How Neandertals inform human variation
Milford H. Wolpoff
Race and global patterns of phenotypic variation
John H. Relethford
Phenotypic traits have been used for centuries for the purpose of racial classification. Developments in quantitative population genetics have allowed global comparison of patterns of phenotypic variation with patterns of variation in classical genetic markers and DNA markers. Human skin color shows a high degree of variation among geographic regions, typical of traits that show extensive natural selection. Even given this high level of geographic differentiation, skin color variation is clinal and is not well described by discrete racial categories. Craniometric traits show a level of among-region differentiation comparable to genetic markers, with high levels of variation within populations as well as a correlation between phenotypic and geographic distance.
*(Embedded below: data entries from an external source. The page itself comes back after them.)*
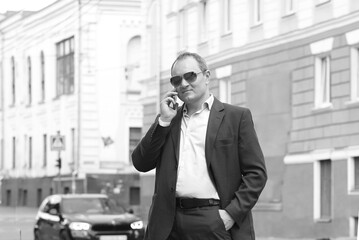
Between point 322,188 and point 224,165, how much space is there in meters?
21.9

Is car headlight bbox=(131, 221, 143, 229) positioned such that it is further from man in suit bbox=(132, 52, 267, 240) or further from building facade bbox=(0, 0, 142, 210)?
building facade bbox=(0, 0, 142, 210)

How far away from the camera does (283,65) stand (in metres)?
30.9

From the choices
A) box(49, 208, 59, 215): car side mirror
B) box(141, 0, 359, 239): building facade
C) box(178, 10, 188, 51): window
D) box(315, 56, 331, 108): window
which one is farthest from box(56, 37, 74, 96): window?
box(49, 208, 59, 215): car side mirror

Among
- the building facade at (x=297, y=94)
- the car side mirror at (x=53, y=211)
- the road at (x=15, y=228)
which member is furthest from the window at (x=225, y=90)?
the car side mirror at (x=53, y=211)

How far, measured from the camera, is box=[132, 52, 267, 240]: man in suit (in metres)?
7.07

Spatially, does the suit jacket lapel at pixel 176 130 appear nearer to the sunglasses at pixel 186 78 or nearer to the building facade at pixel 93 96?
the sunglasses at pixel 186 78

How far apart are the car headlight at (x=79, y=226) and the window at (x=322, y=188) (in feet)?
26.3

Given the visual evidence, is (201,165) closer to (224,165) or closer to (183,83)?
(224,165)

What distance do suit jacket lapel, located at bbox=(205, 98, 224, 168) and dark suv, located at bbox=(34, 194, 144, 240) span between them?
15119 mm

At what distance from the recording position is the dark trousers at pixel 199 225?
7.04m

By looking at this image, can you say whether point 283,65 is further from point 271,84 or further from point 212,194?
point 212,194

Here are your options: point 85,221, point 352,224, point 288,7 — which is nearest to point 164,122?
point 85,221

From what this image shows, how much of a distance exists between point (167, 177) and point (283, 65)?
78.8 feet

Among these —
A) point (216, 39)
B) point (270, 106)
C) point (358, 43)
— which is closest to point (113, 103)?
point (216, 39)
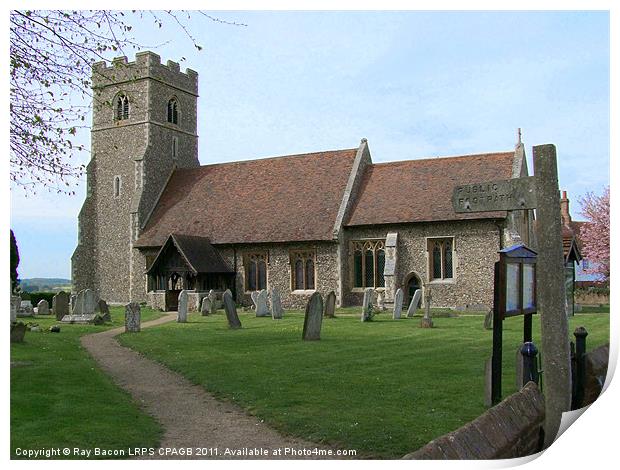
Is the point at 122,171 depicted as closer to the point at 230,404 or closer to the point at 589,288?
the point at 589,288

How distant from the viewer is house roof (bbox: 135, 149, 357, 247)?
23.5 metres

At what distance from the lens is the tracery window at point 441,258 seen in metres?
21.5

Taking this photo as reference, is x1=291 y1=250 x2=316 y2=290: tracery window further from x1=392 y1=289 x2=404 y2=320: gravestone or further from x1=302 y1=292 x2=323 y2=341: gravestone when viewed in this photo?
x1=302 y1=292 x2=323 y2=341: gravestone

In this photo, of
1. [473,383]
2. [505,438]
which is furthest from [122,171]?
[505,438]

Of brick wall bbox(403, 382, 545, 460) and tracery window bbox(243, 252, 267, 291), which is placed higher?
tracery window bbox(243, 252, 267, 291)

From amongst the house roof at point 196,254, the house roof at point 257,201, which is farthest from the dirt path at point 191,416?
the house roof at point 257,201

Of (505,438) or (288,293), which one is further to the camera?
(288,293)

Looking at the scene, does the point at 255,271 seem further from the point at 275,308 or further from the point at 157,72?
the point at 157,72

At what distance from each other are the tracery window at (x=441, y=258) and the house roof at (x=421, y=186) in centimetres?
90

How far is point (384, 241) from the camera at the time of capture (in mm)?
22500

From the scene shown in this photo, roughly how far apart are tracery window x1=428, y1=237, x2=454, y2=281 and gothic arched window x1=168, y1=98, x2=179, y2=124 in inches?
533

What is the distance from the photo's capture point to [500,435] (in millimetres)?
4824

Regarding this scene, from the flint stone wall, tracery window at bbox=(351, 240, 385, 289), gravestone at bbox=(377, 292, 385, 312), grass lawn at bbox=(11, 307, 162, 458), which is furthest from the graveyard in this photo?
tracery window at bbox=(351, 240, 385, 289)
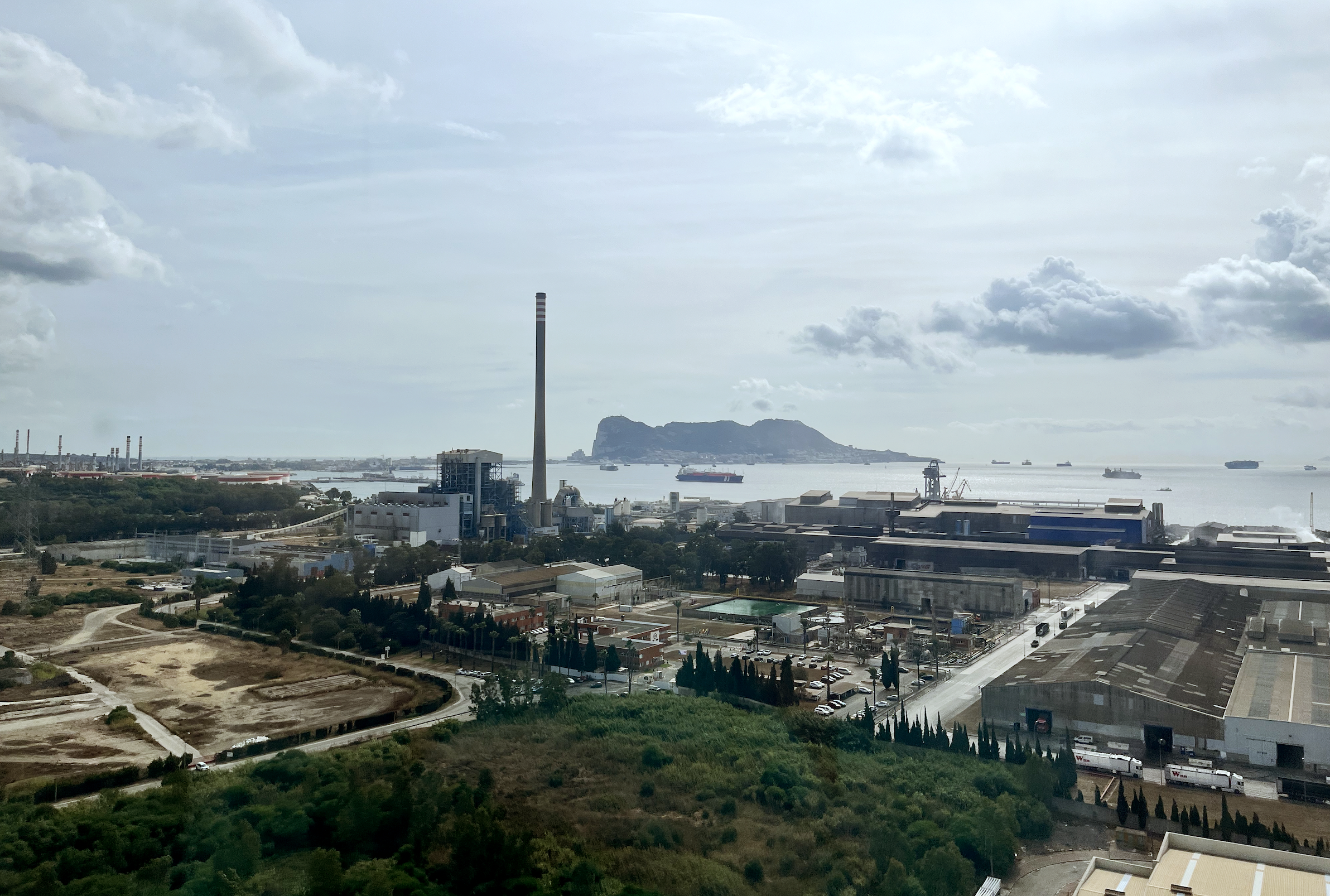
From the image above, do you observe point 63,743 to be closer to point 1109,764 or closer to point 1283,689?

Craniometric variation is geographically structured, allowing high levels of classification accuracy when comparing crania from different parts of the world. Nonetheless, the boundaries in global variation are not abrupt and do not fit a strict view of the race concept; the number of races and the cutoffs used to define them are arbitrary. The race concept is at best a crude first-order approximation to the geographically structured phenotypic variation in the human species.
In other words, we can now go way beyond the old race concept in detail of tracking origin.